Krenten zijn kleine bessen die voornamelijk in Europa worden geoogst. Eind juni zijn de bessen op hun rijpst als het Sint-Jansdag is. Daar komt de naam vandaan. In Zwitserland worden ze ook wel “Meertauli” en in Oostenrijk “Ribiseln” genoemd. Dit komt van de naam van het geslacht, "Ribes" in de Latijnse taal.
Krenten groeien aan struiken. Ze smaken wat zuur, maar bevatten ook veel vitamine C en B. Hierdoor zijn ze gezond voedsel.
Van krenten kunnen veel heerlijke gerechten worden gemaakt, zoals jam, sap of gelei. De gelei wordt vaak gebruikt als bijgerecht bij wildgerechten. Krenten zijn ook geschikt voor veel desserts zoals ijs of gebak. Daar zijn ze uiterst decoratief. Daarnaast wordt er zelfs wijn gemaakt van krenten. Als je ze vers geplukt invriest, kun je krenten heel lang bewaren.

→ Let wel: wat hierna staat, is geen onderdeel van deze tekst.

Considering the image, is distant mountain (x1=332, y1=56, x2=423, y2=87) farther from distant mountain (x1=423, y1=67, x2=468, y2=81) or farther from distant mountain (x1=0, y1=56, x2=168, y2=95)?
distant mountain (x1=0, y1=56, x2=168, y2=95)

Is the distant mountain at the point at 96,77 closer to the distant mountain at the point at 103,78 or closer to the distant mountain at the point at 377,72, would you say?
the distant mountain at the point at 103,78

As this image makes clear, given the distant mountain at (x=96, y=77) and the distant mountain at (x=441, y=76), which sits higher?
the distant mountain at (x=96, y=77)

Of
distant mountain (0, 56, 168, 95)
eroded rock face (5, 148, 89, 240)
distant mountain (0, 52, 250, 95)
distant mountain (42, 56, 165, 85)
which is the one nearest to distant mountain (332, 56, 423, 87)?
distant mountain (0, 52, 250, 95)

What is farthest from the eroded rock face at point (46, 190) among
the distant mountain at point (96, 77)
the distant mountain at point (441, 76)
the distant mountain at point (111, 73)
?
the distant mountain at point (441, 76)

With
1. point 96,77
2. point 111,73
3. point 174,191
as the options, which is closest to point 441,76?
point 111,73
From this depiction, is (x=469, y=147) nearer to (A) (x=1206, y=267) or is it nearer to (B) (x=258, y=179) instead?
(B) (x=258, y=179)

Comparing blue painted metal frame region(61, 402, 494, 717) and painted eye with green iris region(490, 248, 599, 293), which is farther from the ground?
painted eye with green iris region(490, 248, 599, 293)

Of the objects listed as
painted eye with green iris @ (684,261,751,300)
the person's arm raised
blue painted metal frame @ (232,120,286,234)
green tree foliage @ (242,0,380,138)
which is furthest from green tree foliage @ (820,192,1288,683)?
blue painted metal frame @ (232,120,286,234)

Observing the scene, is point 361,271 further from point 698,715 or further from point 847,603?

In de biologie vormen aalbessen een geslacht. Hiervan zijn verschillende soorten. De belangrijkste zijn de rode en zwarte bessen. Maar ze zijn er ook in het wit. Boven het geslacht staat de plantenfamilie. Dit omvat de kruisbessen. Kruisbessen en aalbessen zijn dus nauw verwant.